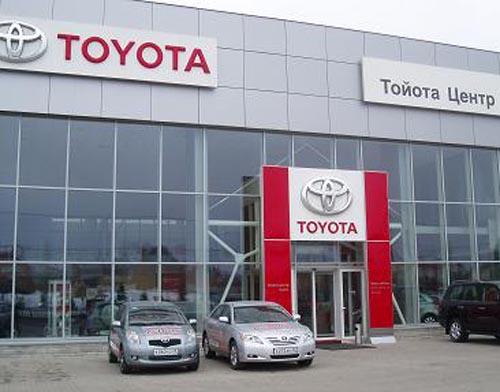 СТО «Тойота-Україна»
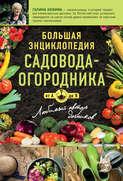 Большая энциклопедия садовода-огородник от А до Я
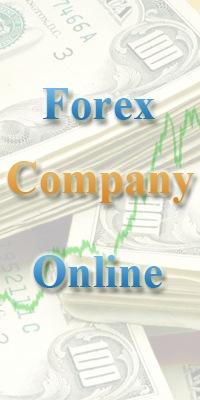 Forex company online отзывы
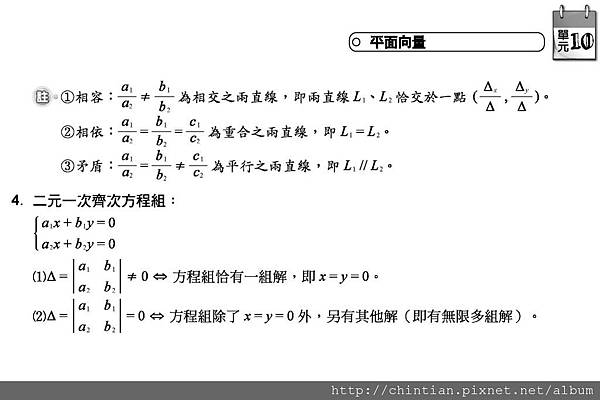 頁面擷取自 10單元平面向量_頁面_10.jpg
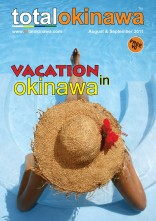Total Okinawa magazine - August & September 2011 - Cover Page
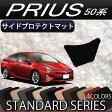 トヨタ 新型 プリウス 50系 サイドプロテクトマット (スタンダード)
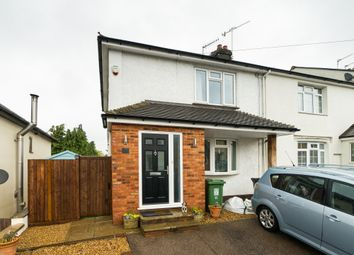 Thumbnail 3 bed end terrace house for sale in Seaton Road, Hemel Hempstead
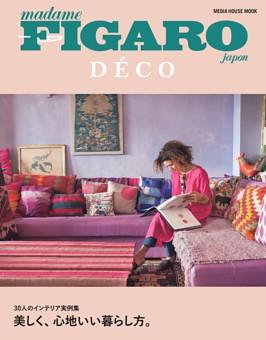 フィガロジャポンデコ 美しく、心地いい暮らし方。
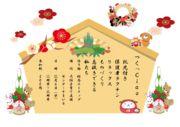 thumbnail of 絵馬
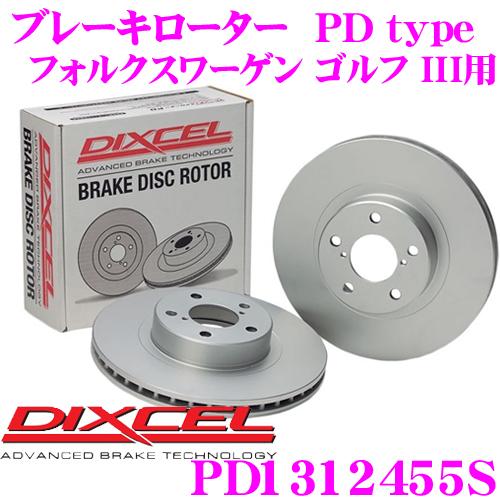 DIXCEL ディクセル PD1312455S PDtypeブレーキローター(ブレーキディスク)左右1セット 【耐食性を高めた純正補修向けローター! フォルクスワーゲン ゴルフ III/ヴェント 等適合】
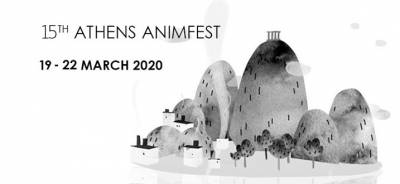 15th Athens ANIMFEST: Last call for submissions until 12/01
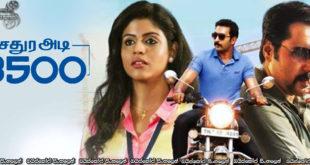 Sathura Adi 3500 (2017) Sinhala Subtitles | සිවිල් ඉංජිනේරුවාගේ මරණයේ අභිරහස.. [සිංහල උපසිරැසි සමඟ]
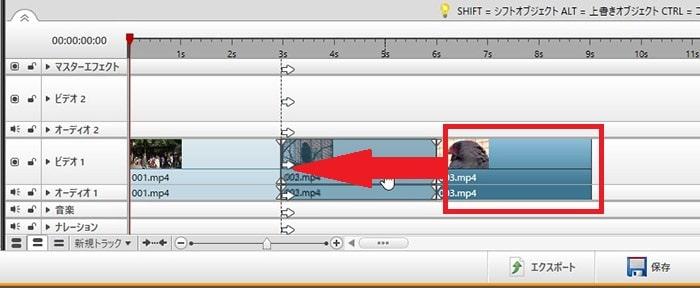 動画ファイルの位置を変更する方法 動画編集ソフト みんなのフォトムービー(NeroVideo)入門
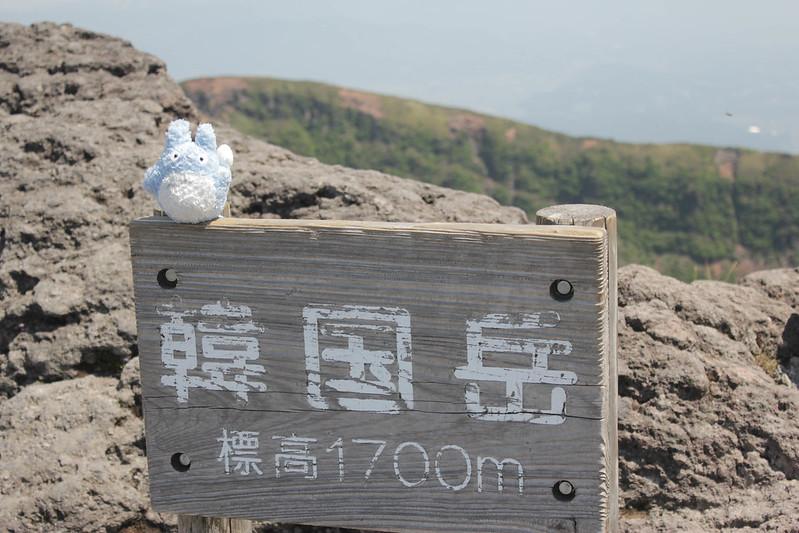 20140601-韓国岳-0207.jpg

----------------

• [Try it]:
With the pictures removed, please retype each record exactly.

• [Solution for this exercise]:
 СТО «Тойота-Україна»
 Большая энциклопедия садовода-огородник от А до Я
 Forex company online отзывы
 頁面擷取自 10單元平面向量_頁面_10.jpg
Total Okinawa magazine - August & September 2011 - Cover Page
 トヨタ 新型 プリウス 50系 サイドプロテクトマット (スタンダード)
 Thumbnail 3 bed end terrace house for sale in Seaton Road, Hemel Hempstead
 フィガロジャポンデコ 美しく、心地いい暮らし方。
 thumbnail of 絵馬
 DIXCEL ディクセル PD1312455S PDtypeブレーキローター(ブレーキディスク)左右1セット 【耐食性を高めた純正補修向けローター! フォルクスワーゲン ゴルフ III/ヴェント 等適合】
 15th Athens ANIMFEST: Last call for submissions until 12/01
 Sathura Adi 3500 (2017) Sinhala Subtitles | සිවිල් ඉංජිනේරුවාගේ මරණයේ අභිරහස.. [සිංහල උපසිරැසි සමඟ]
 動画ファイルの位置を変更する方法 動画編集ソフト みんなのフォトムービー(NeroVideo)入門
 20140601-韓国岳-0207.jpg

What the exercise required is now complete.